Medical Professional Publications

Aneurysmal Bone Cyst: New Treatment Options

(From the May 2013 Issue of PediatricsOnline)

Aneurysmal bone cyst is a highly destructive lesion in bone, representing 1 to 6 percent of all solid bone tumors. The term “aneurysmal” refers to the explosive, expansile nature of the bone containing the aneurysmal bone cyst, similar to dilation and expansion seen with aortic aneurysms.

Aneurysmal bone cyst

Simulation of percutaneous drug delivery to tibial aneurysmal bone cyst.

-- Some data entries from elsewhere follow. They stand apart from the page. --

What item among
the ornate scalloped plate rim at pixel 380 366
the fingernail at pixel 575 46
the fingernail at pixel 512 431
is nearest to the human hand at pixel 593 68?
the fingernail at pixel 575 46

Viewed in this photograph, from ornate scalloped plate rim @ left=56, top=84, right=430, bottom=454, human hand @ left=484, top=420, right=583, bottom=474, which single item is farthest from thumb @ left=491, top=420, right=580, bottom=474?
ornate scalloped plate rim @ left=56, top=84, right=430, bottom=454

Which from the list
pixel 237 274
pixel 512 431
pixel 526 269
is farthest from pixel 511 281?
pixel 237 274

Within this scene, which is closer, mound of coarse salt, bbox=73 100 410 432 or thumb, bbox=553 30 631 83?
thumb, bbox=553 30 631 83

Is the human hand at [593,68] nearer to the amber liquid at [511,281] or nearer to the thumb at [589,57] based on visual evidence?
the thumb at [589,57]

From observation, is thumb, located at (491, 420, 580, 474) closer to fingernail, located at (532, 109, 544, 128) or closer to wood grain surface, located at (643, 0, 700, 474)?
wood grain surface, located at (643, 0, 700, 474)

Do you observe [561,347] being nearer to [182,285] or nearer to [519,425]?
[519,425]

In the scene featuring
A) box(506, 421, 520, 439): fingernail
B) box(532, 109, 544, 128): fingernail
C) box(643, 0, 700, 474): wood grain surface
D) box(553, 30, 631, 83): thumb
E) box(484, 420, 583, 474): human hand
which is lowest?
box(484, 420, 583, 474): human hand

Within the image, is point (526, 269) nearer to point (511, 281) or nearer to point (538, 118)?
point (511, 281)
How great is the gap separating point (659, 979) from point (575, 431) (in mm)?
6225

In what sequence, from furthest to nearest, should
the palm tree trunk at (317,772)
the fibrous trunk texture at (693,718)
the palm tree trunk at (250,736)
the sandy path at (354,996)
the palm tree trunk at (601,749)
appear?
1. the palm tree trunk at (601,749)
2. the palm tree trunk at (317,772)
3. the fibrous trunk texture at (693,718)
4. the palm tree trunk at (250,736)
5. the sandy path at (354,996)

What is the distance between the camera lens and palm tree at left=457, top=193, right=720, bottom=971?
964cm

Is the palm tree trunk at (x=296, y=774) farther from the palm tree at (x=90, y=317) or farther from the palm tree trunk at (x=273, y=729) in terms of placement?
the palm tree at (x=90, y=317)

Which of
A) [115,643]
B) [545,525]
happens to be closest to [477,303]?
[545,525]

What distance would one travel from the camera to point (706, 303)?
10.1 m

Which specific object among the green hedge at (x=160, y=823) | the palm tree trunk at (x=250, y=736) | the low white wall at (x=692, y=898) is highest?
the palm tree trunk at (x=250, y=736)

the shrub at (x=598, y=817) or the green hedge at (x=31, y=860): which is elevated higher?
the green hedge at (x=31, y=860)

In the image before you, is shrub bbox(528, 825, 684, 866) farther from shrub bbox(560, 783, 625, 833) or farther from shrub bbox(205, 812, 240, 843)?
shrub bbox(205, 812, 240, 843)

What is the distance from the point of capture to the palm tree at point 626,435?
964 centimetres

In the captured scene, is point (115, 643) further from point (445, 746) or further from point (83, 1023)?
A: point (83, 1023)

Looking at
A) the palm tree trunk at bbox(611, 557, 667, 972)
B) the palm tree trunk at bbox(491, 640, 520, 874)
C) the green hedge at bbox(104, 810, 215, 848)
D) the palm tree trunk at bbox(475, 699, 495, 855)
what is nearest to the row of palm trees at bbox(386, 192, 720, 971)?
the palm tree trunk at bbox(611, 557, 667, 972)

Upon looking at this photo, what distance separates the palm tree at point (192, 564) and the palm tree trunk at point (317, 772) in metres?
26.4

Approximately 70 percent of aneurysmal bone cysts are primary lesions, with the remaining 30 percent occurring coincidentally with other bone lesions, such as giant cell tumor, osteoblastoma, chondroblastoma, hemangioma, fibrous dysplasia and telangiectatic osteosarcoma. These tumors most often present in the first two decades of life, with the most common locations including the humerus, tibia, fibula, skull, femur and spine. Approximately 8 to 30 percent are encountered in the spine, most often involving the posterior elements of the spine. Previously considered to be an idiopathic bone cyst consisting of multiple honeycomb blood-filled locules, it is now known to represent a clonal benign neoplastic tumor of bone. Most often, it is the result of translocations of the #16 and #17 chromosomes, resulting in the formation of a highly destructive oncogene. The aneurysmal bone cyst oncogene upregulates the development of destructive solid fibroproliferative stroma, giant cell-like osteoclasts and vascular spaces. In addition, the oncogene upregulates expression of matrix metalloproteinase that attacks and destroys the underlying collagenous matrix of bone. Furthermore, the translocation oncogene upregulates the expression of Vascular Endothelial Growth Factor (VEGF) that recruits blood supply for this destructive tumor, similar to the pattern of bone destruction seen with metastatic breast and prostate cancer.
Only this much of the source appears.